What is being asked
Count the lines of the data below that contain the string "appear", matching case exactly. Reply with the number alone.

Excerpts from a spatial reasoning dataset

┏━━

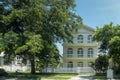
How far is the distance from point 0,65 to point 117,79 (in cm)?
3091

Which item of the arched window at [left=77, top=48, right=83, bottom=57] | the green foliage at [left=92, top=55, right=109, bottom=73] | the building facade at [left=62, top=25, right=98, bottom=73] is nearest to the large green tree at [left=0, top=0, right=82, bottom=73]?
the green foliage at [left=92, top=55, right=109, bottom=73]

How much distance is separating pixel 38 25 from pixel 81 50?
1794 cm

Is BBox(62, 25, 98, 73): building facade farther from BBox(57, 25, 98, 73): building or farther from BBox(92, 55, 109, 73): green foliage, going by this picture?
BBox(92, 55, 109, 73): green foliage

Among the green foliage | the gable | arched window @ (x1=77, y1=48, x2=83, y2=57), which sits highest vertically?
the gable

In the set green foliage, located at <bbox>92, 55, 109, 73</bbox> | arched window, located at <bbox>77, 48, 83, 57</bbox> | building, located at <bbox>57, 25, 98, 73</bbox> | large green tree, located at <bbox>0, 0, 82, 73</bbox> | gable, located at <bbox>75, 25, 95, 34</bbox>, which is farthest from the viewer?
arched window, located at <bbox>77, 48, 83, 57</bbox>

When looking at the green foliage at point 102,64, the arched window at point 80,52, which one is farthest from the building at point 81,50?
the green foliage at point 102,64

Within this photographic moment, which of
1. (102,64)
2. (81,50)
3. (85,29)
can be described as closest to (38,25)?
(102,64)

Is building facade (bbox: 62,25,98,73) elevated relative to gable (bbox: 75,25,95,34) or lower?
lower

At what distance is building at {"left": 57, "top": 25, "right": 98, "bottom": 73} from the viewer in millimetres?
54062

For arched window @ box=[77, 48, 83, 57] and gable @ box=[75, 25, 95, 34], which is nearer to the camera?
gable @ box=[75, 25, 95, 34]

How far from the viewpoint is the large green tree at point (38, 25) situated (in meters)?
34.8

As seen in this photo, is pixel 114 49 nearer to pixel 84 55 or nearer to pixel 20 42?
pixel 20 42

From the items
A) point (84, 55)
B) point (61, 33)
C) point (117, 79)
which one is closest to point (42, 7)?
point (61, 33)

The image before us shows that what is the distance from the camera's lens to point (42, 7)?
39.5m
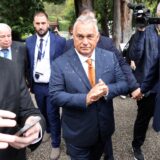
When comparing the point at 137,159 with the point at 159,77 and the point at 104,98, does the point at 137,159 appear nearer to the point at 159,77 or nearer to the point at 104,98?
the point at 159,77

┗━━
┏━━

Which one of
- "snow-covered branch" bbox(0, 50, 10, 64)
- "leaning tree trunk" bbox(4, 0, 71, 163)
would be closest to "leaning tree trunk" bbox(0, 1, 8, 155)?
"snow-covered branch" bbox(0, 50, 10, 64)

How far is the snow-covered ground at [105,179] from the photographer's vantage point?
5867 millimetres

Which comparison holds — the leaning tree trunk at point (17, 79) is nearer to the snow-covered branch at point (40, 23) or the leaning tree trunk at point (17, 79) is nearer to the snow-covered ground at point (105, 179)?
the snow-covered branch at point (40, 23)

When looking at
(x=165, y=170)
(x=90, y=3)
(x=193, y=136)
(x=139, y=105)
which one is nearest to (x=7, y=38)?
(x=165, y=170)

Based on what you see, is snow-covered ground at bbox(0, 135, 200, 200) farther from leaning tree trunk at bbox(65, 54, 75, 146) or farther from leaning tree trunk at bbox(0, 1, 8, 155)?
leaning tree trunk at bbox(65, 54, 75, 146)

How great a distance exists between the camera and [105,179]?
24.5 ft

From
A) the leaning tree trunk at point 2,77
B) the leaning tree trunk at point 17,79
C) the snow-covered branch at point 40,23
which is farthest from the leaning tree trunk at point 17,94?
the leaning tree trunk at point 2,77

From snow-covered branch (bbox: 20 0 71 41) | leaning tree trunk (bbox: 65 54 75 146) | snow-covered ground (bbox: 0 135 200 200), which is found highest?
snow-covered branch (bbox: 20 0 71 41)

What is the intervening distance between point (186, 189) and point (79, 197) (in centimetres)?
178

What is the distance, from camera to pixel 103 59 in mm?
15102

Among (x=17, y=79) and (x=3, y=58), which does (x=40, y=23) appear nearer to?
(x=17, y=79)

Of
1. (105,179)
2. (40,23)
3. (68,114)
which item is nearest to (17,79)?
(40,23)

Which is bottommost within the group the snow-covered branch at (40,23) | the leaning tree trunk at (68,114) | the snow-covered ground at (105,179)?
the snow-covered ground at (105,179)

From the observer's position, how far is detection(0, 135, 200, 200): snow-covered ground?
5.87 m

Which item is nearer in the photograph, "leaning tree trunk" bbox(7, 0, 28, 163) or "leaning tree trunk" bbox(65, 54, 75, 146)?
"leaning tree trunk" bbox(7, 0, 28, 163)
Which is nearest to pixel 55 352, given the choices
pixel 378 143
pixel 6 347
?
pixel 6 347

┗━━

Final result
2